───── Entries shown

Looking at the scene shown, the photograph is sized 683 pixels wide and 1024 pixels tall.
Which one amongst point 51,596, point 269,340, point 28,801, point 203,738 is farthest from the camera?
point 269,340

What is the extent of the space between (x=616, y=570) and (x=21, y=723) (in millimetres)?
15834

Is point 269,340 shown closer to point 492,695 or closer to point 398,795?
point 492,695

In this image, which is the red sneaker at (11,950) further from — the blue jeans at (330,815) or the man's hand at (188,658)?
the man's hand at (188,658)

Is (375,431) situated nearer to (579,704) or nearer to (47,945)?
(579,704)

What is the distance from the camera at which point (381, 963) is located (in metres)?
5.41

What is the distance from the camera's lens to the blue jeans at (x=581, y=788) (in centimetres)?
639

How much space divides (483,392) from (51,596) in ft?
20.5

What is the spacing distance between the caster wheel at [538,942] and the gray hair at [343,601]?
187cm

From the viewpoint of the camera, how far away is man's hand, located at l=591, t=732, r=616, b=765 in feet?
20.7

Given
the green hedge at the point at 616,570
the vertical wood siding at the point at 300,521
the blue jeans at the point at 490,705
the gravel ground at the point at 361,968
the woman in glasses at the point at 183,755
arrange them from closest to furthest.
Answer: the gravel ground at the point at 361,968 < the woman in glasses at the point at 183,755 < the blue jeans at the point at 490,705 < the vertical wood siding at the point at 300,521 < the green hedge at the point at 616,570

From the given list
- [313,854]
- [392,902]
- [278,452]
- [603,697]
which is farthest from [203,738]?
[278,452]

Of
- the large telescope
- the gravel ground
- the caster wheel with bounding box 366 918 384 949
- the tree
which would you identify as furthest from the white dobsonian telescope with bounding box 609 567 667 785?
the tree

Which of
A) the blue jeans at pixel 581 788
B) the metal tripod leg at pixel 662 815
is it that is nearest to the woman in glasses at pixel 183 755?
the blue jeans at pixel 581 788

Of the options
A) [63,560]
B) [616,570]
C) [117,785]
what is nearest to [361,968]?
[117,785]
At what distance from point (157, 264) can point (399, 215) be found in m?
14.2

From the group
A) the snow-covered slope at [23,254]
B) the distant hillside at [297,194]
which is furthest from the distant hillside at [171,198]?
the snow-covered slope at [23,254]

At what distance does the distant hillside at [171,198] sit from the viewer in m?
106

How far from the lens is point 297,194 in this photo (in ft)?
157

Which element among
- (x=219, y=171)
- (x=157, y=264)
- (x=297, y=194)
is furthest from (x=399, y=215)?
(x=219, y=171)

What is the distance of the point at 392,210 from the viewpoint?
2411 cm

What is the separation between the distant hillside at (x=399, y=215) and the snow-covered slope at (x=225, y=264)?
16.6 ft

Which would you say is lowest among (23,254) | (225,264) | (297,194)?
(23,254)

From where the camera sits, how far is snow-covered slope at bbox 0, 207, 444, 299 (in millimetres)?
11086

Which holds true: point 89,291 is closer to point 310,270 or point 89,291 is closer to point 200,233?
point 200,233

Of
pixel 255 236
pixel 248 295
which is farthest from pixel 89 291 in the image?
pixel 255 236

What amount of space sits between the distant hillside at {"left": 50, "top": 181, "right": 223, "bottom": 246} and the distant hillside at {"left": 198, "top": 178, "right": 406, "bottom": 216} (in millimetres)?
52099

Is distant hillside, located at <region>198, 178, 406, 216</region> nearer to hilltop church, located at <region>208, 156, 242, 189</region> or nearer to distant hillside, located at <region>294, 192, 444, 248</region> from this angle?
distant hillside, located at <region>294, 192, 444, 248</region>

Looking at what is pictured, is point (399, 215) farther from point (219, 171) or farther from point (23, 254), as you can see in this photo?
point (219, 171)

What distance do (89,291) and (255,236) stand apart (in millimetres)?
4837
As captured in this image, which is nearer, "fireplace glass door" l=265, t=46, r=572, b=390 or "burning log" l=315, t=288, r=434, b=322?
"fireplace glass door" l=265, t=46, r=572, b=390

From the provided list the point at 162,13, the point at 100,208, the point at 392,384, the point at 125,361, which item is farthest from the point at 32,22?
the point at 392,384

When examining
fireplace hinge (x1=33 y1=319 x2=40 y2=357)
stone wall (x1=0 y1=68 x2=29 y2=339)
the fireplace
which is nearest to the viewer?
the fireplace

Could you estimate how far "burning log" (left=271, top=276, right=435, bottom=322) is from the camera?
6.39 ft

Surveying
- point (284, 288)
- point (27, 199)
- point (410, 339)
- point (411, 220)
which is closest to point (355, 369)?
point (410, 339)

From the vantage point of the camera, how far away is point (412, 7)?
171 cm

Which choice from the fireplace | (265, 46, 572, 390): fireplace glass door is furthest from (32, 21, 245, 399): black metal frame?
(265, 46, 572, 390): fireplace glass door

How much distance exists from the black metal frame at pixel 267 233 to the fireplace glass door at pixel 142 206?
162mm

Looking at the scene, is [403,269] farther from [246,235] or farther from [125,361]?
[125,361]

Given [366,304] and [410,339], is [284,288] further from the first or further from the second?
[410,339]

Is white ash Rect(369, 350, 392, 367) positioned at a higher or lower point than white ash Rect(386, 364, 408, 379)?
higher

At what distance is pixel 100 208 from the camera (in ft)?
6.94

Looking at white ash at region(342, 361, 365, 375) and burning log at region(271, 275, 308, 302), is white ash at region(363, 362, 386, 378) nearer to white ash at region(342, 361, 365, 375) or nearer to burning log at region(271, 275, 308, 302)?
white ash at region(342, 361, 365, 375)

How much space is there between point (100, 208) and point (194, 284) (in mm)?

──────────

> _What this task involves_:
Reproduce all of the data above verbatim, line for line and unchanged.

> _Result_:
Looking at the scene shown, the photograph is sized 683 pixels wide and 1024 pixels tall.
Which one amongst point 51,596, point 269,340, point 28,801, point 203,738 is farthest from the camera?
point 269,340

What is the extent of the space between (x=616, y=570) and (x=21, y=723) (in millimetres)?
15834

Is point 269,340 shown closer to point 492,695 or closer to point 398,795?
point 492,695

In this image, which is the red sneaker at (11,950) further from — the blue jeans at (330,815) or the man's hand at (188,658)?
the man's hand at (188,658)

Is (375,431) situated nearer to (579,704) or nearer to (47,945)?
(579,704)

What is the distance from the camera at which point (381, 963) is located (in metres)?
5.41

What is the distance from the camera's lens to the blue jeans at (x=581, y=788) (in centimetres)?
639

How much space divides (483,392) from (51,596) in ft?
20.5

What is the spacing distance between the caster wheel at [538,942] and the gray hair at [343,601]?
187cm

From the viewpoint of the camera, how far away is man's hand, located at l=591, t=732, r=616, b=765 in feet?
20.7

Given
the green hedge at the point at 616,570
the vertical wood siding at the point at 300,521
the blue jeans at the point at 490,705
the gravel ground at the point at 361,968
the woman in glasses at the point at 183,755
arrange them from closest to furthest.
Answer: the gravel ground at the point at 361,968 < the woman in glasses at the point at 183,755 < the blue jeans at the point at 490,705 < the vertical wood siding at the point at 300,521 < the green hedge at the point at 616,570

From the given list
- [313,854]
- [392,902]
- [278,452]
- [603,697]
which is farthest from [203,738]?
[278,452]

Of
- the large telescope
- the gravel ground
- the caster wheel with bounding box 366 918 384 949
- the tree
which would you identify as furthest from the white dobsonian telescope with bounding box 609 567 667 785?
the tree

Which of
A) the blue jeans at pixel 581 788
B) the metal tripod leg at pixel 662 815
is it that is nearest to the woman in glasses at pixel 183 755?
the blue jeans at pixel 581 788

Of the options
A) [63,560]
B) [616,570]
C) [117,785]
what is nearest to [361,968]?
[117,785]
At what distance from point (157, 264) can point (399, 215) be found in m?
14.2

From the group
A) the snow-covered slope at [23,254]
B) the distant hillside at [297,194]
which is furthest from the distant hillside at [171,198]?
the snow-covered slope at [23,254]

At what distance does the distant hillside at [171,198] sit from the viewer in m?
106

How far from the lens is point 297,194 in this photo (in ft)?
157

Which element among
- (x=219, y=171)
- (x=157, y=264)
- (x=297, y=194)
is furthest from (x=399, y=215)?
(x=219, y=171)

What is the distance of the point at 392,210 from the viewpoint?
2411 cm

What is the separation between the distant hillside at (x=399, y=215) and the snow-covered slope at (x=225, y=264)?
16.6 ft

Which would you say is lowest among (23,254) | (225,264) | (297,194)?
(23,254)

From where the camera sits, how far is snow-covered slope at bbox 0, 207, 444, 299 (in millimetres)?
11086

Which holds true: point 89,291 is closer to point 310,270 or point 89,291 is closer to point 200,233?
point 200,233

Of
pixel 255 236
pixel 248 295
which is farthest from pixel 89 291 in the image?
pixel 255 236

What amount of space sits between the distant hillside at {"left": 50, "top": 181, "right": 223, "bottom": 246} and the distant hillside at {"left": 198, "top": 178, "right": 406, "bottom": 216} (in millimetres)?
52099

Is distant hillside, located at <region>198, 178, 406, 216</region> nearer to hilltop church, located at <region>208, 156, 242, 189</region> or nearer to distant hillside, located at <region>294, 192, 444, 248</region> from this angle?
distant hillside, located at <region>294, 192, 444, 248</region>

Looking at what is pictured, is point (399, 215) farther from point (219, 171) or farther from point (23, 254), as you can see in this photo?
point (219, 171)

What distance do (89,291) and (255,236) stand apart (in millimetres)?
4837
As captured in this image, which is nearer, "fireplace glass door" l=265, t=46, r=572, b=390 or "burning log" l=315, t=288, r=434, b=322?
"fireplace glass door" l=265, t=46, r=572, b=390

From the provided list the point at 162,13, the point at 100,208, the point at 392,384, the point at 125,361, which item is farthest from the point at 32,22?
the point at 392,384

When examining
fireplace hinge (x1=33 y1=319 x2=40 y2=357)
stone wall (x1=0 y1=68 x2=29 y2=339)
the fireplace
which is nearest to the viewer?
the fireplace

Could you estimate how far "burning log" (left=271, top=276, right=435, bottom=322) is from the camera?
6.39 ft

Surveying
- point (284, 288)
- point (27, 199)
- point (410, 339)
- point (411, 220)
which is closest to point (355, 369)?
point (410, 339)

From the vantage point of the camera, how far away is point (412, 7)?
171 cm

Which choice from the fireplace | (265, 46, 572, 390): fireplace glass door is furthest from (32, 21, 245, 399): black metal frame?
(265, 46, 572, 390): fireplace glass door

How much distance exists from the black metal frame at pixel 267 233 to the fireplace glass door at pixel 142 206?
162mm

Looking at the scene, is [403,269] farther from [246,235] or farther from [125,361]?
[125,361]

Given [366,304] and [410,339], is [284,288] further from the first or further from the second?
[410,339]

Is white ash Rect(369, 350, 392, 367) positioned at a higher or lower point than white ash Rect(386, 364, 408, 379)?
higher

At what distance is pixel 100 208 from the camera (in ft)?
6.94

Looking at white ash at region(342, 361, 365, 375) and burning log at region(271, 275, 308, 302), is white ash at region(363, 362, 386, 378) nearer to white ash at region(342, 361, 365, 375) or nearer to burning log at region(271, 275, 308, 302)?
white ash at region(342, 361, 365, 375)

How much space is there between point (100, 208) and point (194, 284) (in mm)?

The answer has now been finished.